# csi dark motives case 2



## sharon1961 (Nov 2, 2006)

I have just purchased csi dark motives, I got thro case 1 easy, but can anyone tell me why my case 2 is in french? all the talking is english, but when it comes to the questions to ask, the evidence and the case file it is in french, ggrrrr please help me


----------



## ace_coffee (Oct 26, 2006)

found this on a gamers forum:
http://talk.csifiles.com/showflat.php/Cat/0/Number/505186/an/0/page/0#505186



> A fix has been posted by ubisoft
> 
> Quote:
> Question
> ...


----------



## sharon1961 (Nov 2, 2006)

thanx for that but the url add is wrong could you re check i for me than


----------



## ace_coffee (Oct 26, 2006)

are you referring to the bottom one? that is lifted straight from the gamers forum...the top one works. could have been moved


----------



## sharon1961 (Nov 2, 2006)

oh dear Ihave a dvd rom.....will this still work..if I ca find it?


----------



## ace_coffee (Oct 26, 2006)

if the files are there, and they should be, you should have no trouble


----------



## sharon1961 (Nov 2, 2006)

thank you so much ace, found them done it, and now can enjoy my csi thanx so much....


----------



## ace_coffee (Oct 26, 2006)

you are welcome!


----------

○ ○ ○ ○ ○ ○ ○

### WRITTEN REQUEST
Write out, word for word, the passage of the forum thread about the CSI Dark Motives case 2 problem that begins with the words containing "if the files" and ends with "thanx so much....".

### DATA SHOWN
○ ○ ○ ○ ○ ○ ○

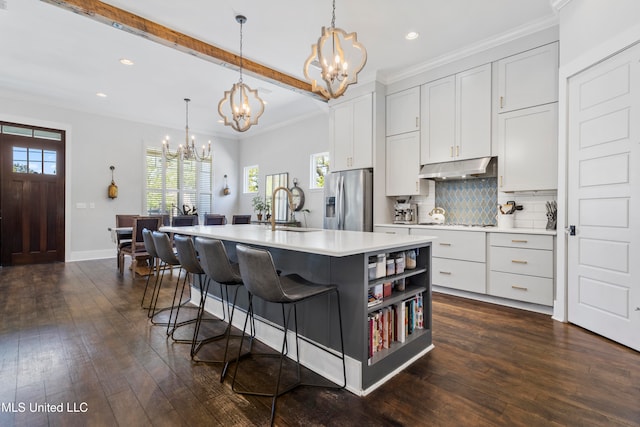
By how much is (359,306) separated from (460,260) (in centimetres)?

○ ○ ○ ○ ○ ○ ○

### SOLUTION TO THIS EXERCISE
if the files are there, and they should be, you should have no trouble


----------



## sharon1961 (Nov 2, 2006)

thank you so much ace, found them done it, and now can enjoy my csi thanx so much....